* [DIRECTIONS] Count the lines in the data below that contain the string "presented", treating uppercase and lowercase as different, and give only the number.

* [INFORMATION SHOWN]
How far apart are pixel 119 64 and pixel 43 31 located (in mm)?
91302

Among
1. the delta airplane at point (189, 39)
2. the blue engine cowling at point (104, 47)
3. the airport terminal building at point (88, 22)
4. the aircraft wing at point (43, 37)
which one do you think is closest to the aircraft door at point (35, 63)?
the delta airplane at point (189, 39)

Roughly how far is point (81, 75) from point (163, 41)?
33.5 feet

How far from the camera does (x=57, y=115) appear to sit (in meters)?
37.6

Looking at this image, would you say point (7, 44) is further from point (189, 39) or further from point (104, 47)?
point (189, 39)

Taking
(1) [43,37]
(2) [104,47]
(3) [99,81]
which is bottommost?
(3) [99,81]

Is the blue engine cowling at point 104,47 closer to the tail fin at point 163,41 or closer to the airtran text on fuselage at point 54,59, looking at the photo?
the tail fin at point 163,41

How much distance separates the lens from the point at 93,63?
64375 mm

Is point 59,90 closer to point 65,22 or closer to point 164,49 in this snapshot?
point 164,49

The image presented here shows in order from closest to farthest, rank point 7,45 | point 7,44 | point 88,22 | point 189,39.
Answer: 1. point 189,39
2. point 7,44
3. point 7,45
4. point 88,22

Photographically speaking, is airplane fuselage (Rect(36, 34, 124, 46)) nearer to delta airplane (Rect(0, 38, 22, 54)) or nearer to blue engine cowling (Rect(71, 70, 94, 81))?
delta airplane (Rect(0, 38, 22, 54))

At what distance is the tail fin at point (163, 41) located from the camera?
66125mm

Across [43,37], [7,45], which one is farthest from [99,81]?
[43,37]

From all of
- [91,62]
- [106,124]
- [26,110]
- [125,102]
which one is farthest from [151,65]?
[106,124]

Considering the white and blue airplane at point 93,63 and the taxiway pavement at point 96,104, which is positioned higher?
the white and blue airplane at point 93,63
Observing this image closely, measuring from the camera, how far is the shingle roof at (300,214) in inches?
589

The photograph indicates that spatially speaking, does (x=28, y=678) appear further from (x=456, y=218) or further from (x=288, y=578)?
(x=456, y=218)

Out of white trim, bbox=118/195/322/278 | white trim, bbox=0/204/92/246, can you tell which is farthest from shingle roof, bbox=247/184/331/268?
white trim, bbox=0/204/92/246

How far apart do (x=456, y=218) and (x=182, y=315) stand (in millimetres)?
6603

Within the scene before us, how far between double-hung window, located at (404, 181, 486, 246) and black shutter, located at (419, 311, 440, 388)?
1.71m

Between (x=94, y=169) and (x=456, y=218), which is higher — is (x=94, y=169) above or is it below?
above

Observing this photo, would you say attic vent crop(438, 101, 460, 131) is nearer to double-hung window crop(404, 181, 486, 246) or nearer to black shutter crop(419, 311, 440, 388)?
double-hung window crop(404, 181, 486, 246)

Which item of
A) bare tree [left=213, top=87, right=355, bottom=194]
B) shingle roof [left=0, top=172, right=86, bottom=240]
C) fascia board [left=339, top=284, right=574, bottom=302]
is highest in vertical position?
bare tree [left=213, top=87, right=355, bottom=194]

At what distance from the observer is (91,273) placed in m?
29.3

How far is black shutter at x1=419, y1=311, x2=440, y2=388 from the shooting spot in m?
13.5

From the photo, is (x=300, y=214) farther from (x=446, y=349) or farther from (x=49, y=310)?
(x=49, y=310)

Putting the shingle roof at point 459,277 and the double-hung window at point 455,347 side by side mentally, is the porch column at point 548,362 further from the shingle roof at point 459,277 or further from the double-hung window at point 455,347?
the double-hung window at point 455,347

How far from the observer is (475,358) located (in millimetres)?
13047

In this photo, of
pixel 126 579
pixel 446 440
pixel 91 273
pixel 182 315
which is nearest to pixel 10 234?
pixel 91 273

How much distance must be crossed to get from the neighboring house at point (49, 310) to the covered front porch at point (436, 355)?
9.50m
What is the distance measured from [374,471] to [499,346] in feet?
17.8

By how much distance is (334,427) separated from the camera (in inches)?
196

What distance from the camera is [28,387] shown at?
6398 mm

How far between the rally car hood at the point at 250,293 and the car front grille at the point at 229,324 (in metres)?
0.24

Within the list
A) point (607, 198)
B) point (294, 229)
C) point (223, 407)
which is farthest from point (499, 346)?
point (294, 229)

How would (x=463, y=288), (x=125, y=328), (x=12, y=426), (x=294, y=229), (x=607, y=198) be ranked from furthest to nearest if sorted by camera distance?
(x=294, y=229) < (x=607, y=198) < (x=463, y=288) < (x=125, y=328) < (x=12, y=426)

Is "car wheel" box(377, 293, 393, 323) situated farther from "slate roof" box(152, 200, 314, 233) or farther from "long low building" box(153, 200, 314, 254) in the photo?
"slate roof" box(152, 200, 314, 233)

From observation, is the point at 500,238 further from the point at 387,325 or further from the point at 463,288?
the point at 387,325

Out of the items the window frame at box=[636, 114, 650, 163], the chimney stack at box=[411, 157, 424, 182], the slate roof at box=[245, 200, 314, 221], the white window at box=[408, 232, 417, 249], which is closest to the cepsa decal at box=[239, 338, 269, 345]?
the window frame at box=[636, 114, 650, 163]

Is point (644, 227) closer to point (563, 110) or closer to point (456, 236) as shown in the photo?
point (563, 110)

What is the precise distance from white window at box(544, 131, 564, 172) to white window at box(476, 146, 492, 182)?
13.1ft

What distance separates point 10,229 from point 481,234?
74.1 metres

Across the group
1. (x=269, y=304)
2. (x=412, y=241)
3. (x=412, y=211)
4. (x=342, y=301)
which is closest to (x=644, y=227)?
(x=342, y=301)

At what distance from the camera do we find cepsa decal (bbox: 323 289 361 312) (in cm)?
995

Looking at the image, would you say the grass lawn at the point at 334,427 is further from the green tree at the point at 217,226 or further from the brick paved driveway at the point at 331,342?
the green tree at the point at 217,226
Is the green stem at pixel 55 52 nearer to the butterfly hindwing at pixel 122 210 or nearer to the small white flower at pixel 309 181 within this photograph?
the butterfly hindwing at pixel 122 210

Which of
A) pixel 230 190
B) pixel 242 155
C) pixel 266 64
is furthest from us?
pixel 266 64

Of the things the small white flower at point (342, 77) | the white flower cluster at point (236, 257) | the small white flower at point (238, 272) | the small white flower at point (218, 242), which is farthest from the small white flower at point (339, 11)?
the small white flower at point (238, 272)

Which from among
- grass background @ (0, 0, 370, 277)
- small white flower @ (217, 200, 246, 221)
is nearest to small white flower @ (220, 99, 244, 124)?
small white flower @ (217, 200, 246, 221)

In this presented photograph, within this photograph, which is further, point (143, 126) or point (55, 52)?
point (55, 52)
---
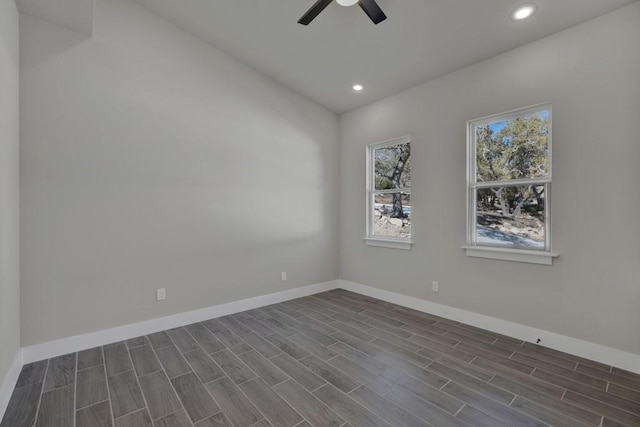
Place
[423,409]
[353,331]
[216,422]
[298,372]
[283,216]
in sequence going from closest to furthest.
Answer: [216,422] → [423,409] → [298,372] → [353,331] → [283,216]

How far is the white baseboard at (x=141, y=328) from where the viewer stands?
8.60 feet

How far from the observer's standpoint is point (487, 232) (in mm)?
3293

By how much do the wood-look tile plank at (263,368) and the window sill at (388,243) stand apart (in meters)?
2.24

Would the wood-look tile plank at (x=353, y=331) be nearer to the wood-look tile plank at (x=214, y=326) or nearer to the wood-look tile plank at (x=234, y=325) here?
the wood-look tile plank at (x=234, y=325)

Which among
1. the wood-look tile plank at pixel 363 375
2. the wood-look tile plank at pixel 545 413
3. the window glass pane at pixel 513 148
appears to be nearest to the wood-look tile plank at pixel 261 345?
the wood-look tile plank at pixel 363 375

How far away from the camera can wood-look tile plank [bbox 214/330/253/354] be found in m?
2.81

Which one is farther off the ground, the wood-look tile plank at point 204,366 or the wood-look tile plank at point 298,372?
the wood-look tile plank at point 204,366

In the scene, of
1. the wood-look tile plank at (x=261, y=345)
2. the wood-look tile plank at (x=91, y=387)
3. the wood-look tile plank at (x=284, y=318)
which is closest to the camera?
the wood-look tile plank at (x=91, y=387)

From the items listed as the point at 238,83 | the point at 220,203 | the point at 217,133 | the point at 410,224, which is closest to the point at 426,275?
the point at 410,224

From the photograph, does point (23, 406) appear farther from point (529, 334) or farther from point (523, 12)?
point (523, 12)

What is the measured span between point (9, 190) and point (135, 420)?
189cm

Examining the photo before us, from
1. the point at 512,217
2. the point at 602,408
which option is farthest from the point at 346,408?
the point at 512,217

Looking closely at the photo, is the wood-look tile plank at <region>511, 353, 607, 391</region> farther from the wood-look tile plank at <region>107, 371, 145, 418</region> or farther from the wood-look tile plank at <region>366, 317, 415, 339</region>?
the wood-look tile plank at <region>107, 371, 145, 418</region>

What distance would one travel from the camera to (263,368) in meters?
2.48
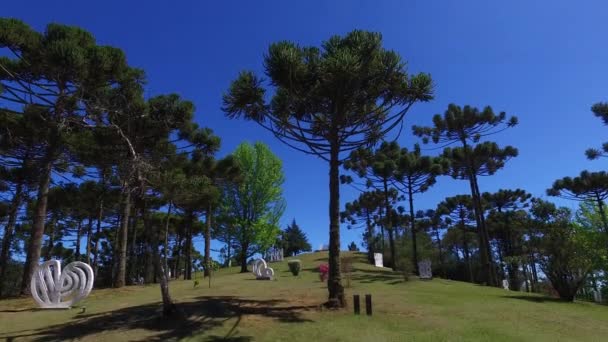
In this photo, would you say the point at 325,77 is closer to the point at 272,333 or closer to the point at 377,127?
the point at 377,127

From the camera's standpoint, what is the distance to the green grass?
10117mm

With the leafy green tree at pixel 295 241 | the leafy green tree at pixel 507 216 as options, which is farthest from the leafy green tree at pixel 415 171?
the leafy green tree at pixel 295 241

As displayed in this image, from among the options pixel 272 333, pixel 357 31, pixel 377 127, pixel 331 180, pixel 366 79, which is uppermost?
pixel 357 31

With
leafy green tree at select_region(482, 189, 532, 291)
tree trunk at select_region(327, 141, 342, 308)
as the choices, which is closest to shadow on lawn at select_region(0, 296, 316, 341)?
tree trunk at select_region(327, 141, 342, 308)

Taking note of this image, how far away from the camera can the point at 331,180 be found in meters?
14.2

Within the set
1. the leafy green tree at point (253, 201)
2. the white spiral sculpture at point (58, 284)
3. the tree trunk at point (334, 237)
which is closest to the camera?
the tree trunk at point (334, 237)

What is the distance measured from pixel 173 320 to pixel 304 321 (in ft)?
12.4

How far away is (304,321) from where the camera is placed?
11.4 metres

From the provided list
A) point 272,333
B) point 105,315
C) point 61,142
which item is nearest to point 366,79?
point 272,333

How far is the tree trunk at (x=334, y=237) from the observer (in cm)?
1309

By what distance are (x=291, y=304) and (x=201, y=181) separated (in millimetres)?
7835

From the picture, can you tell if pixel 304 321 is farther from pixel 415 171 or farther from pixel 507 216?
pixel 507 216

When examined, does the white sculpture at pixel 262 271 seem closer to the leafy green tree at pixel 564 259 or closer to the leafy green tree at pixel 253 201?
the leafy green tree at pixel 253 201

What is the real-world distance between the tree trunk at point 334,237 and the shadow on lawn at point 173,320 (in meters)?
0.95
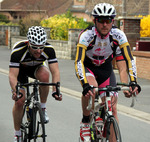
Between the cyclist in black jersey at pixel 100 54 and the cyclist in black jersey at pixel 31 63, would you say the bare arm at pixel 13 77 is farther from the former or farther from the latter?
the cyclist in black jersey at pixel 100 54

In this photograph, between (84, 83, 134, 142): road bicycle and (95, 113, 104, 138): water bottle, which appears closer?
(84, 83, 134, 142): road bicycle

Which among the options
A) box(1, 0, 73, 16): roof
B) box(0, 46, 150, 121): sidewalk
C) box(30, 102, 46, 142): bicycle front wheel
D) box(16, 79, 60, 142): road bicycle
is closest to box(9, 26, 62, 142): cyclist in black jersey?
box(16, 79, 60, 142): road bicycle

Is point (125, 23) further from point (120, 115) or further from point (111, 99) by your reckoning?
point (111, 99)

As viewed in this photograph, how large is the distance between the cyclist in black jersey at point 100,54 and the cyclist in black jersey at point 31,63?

* [FINAL RESULT] 2